TechNow: Open source Grok-1, PrivateGPT, Apple Multimodal Models
In this article, we’ve got Grok-1, the colossal 314-billion parameter open-source LLM from xAI, shattering records and empowering researchers. For secure on-device AI, PrivateGPT lets you build confidential applications using large language models on your local documents. And giants like Apple are joining the fray with MM1, a new family of multimodal models that can process both text and visual data.
Open source Grok-1
xAI finally open-source Grok-1 making it the largest open LLM ever built.
With 314-billion parameters, the Mixture of Experts (MoE) model utilizes 86 billion active parameters at any given time, enhancing its processing capabilities.
Unlike traditional models, Grok-1 employs Rotary Embeddings, avoiding fixed positional limitations and supporting a more dynamic data interpretation.
Key Specifications:
- Parameters: 314 billion, with 25% of weights active per token.
- Architecture: Mixture of 8 Experts, using 2 per token.
- Layers: 64 transformer layers, integrating multihead attention and dense blocks.
- Tokenization: Utilizes a SentencePiece tokenizer, vocab size of 131,072.
- Embedding and Positional Encoding: 6,144 embedding size, matching rotary positional embeddings.
- Attention: 48 heads for queries, 8 for keys/values, each with a size of 128.
- Context Length: Capable of processing 8,192 tokens with bf16 precision.
Performance Metrics:
Outperforms LLaMa 2 70B and Mixtral 8x7B with a MMLU score of 73%, showcasing its efficiency and accuracy in various tests.
Implementation Details:
Requires significant GPU resources due to its size.
Uses an inefficient MoE layer implementation to avoid custom kernel needs, focusing on model correctness validation.
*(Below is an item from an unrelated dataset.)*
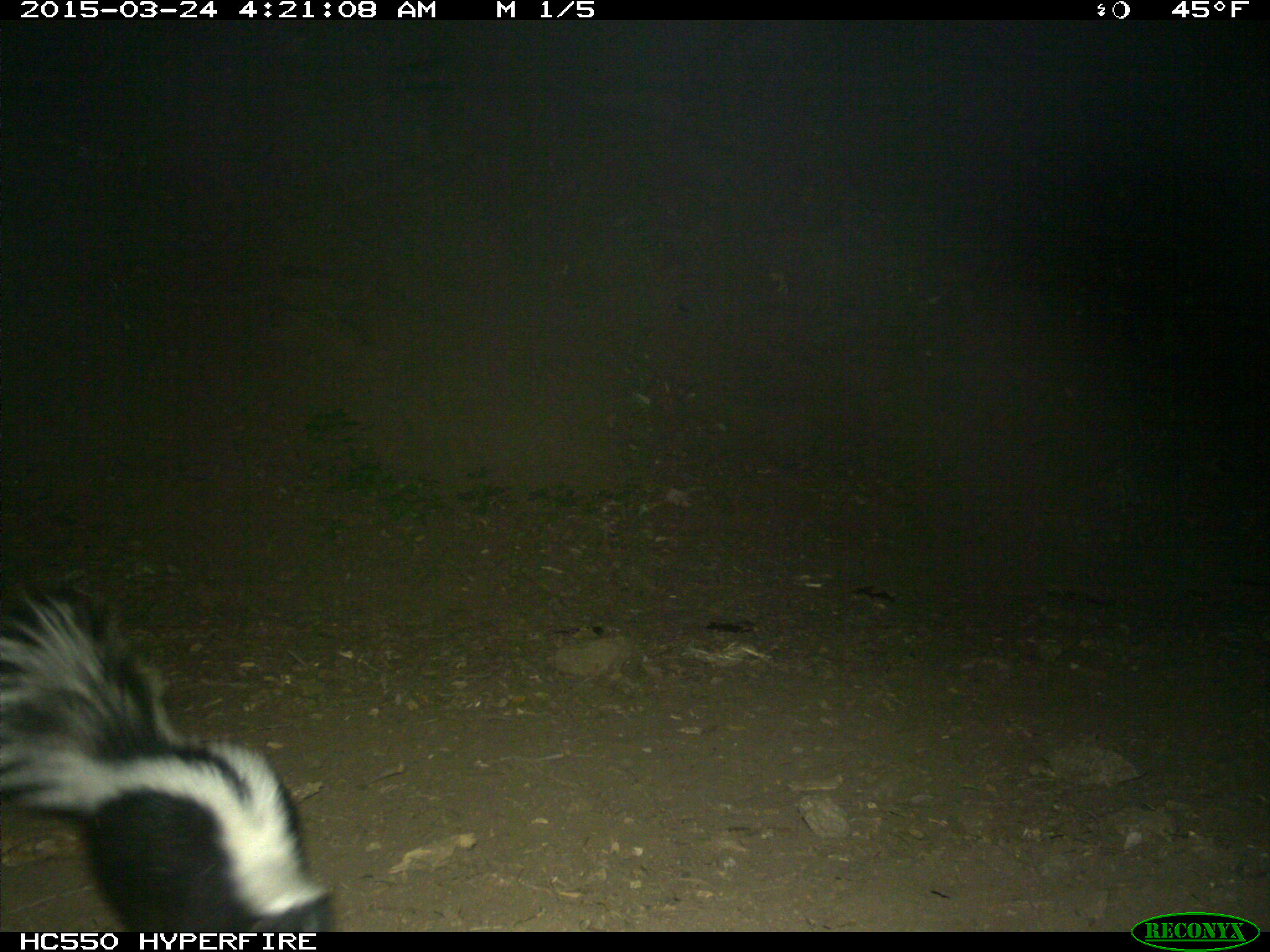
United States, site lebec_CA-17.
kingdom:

The model supports activation sharding and 8-bit quantization to optimize performance.
Open-Source Availability:
Released under the Apache 2.0 license, Grok-1’s weights and architecture are accessible for community use and contribution.
PrivateGPT
PrivateGPT helps you build private, context-aware AI applications using large language models on local documents without internet. It provides an API for ingesting documents, generating embeddings, retrieving relevant context, and generating responses using retrieval-augmented generation pipelines based on LlamaIndex abstractions. It supports completions, streaming, and extends OpenAI API standards.
Apple Multimodal Models
Apple has released MM1, a new family of multimodal AI models designed for processing visual and textual data. The release includes detailed information unusual for Apple.
Model Composition: MM1 encompasses models with up to 30 billion parameters, trained on data including image captions, combined image-text, and text-only datasets.
Learning Efficiency: The 30 billion parameter version shows strong capabilities in few-shot learning, indicating effective learning from limited examples.
Benchmarking: MM1 competes with existing models like GPT-4V and Gemini Pro in pre-training and fine-tuning performance.
Technical Details:
- Performance increases significantly with enhancements in the image encoder and adjustments in image resolution.
- Optimal data combination for training includes image-caption, interleaved image-text, and text-only data.
- The vision-language connector has a smaller effect on performance compared to other factors.
Performance Metrics: The MM1-30B model achieves a 39.4 score in zero-shot settings and 44.4 in eight-shot settings on the MathVista benchmark, demonstrating strong few-shot and reasoning abilities.